Music has always played a large role in my life. My mom jokes that before I could talk, I could spell thanks to the 70s hit “Saturday Night” by the Bay City Rollers – “S-A-T-U-R-D-A-Y… NIGHT!”
I bonded with my babysitters over Beatles records. My wife is a musician, and her long blonde hair reminds me of my first memory of music. (Readers be warned: This will sound like I am ripping off Paul Simon lyrics. But this is actually my memory.)
I was in my crib. “It was late in the evening. There was a radio coming from the room next door” and I heard my mom laughing. “I couldn’t have been no more than 1 or 2…” as the song goes.
I remember wanting to be at the party in the other room and I must have tried to say so, because a lady with long, blonde hair came into my room and picked me up.
I have loved music and women with long, blonde hair ever since. I have a huge music collection and go to many shows where thousands like me line up to be part of the excitement.
From King David to the longhaired kids stocking the shelves at FYE, why do people find music so intoxicating?
In a phone interview May Pang, ex-girlfriend of John Lennon, said she thinks music’s appeal is that “it’s universal.” One listen to the Beatles as a kid, and Pang, too, was hooked.
After hearing the Beatles on the radio, “I wanted to be involved in music,” she said. She was such a fan that she took a job at Apple Corp. in Manhattan just because it was the Beatles’ company. As music buffs know, she became very close to Lennon in the early 70s.
During their time together Lennon wrote “Surprise, Surprise (Sweet Bird of Paradox)” and “#9 Dream” for Pang. She saw firsthand how much of a music fan Lennon was. She tells of the excitement in his face when song ideas came to him. He’d rush for a pad and pen to preserve the ideas, and he reacted the same way to songs on the radio. The way music touched her soul as a kid was the same way that it touched Lennon’s soul.
The effect of music on a soul seems like an intangible. But the results of music are easy to see. The vibrations emanating from instruments may be invisible, but watch the bystanders. Pitches in harmony with one another make a kid smile and sing, while discord is quick to bring a frown.

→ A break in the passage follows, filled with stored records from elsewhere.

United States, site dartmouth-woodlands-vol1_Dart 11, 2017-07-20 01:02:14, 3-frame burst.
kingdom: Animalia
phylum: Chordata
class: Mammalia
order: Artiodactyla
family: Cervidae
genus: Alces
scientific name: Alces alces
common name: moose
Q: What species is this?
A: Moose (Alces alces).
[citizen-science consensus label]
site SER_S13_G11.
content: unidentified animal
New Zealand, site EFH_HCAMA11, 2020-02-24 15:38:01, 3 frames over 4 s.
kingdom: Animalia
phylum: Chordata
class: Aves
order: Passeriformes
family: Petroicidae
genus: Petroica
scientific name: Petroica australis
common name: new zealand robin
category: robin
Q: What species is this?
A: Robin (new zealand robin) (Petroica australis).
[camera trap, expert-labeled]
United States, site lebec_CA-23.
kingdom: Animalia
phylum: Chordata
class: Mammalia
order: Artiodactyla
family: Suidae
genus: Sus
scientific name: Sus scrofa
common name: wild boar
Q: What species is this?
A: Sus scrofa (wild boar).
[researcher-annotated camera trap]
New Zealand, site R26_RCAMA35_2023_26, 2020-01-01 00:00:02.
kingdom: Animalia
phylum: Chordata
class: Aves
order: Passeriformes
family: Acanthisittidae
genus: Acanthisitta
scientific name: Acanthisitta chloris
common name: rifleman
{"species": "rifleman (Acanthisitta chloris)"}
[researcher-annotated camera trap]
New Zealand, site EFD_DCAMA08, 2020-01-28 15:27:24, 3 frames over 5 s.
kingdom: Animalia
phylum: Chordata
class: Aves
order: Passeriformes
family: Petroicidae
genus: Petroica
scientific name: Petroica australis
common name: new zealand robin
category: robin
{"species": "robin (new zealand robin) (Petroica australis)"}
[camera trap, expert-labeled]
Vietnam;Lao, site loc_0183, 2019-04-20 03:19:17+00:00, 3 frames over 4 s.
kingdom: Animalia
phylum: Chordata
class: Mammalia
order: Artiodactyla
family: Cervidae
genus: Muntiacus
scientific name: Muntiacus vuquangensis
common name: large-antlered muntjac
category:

Even more than an intangible with a measurable effect, music is beauty, beauty that motivates people to rise to the occasion as they tap a foot or sing along to show that they can also be part of the magic.
A song’s rhythm has its own flow of time that, for its duration, allows people to forget about time – even the most aggressive multitasker doesn’t listen to songs on fast forward to get to the end quicker. That is because the point of music is to enjoy the passing of time for what it is. It is movement for its own sake.
Lastly, music makes life viewable from a distance and good songwriters let people know that they are not alone. Leading rock biographer Mark Bego notes that certain artists, like Joni Mitchell, excel at this.
As Mitchell’s “For Free,” a song about Mitchell watching a street musician, spins in my CD player, I can only imagine that music charms her in the same way.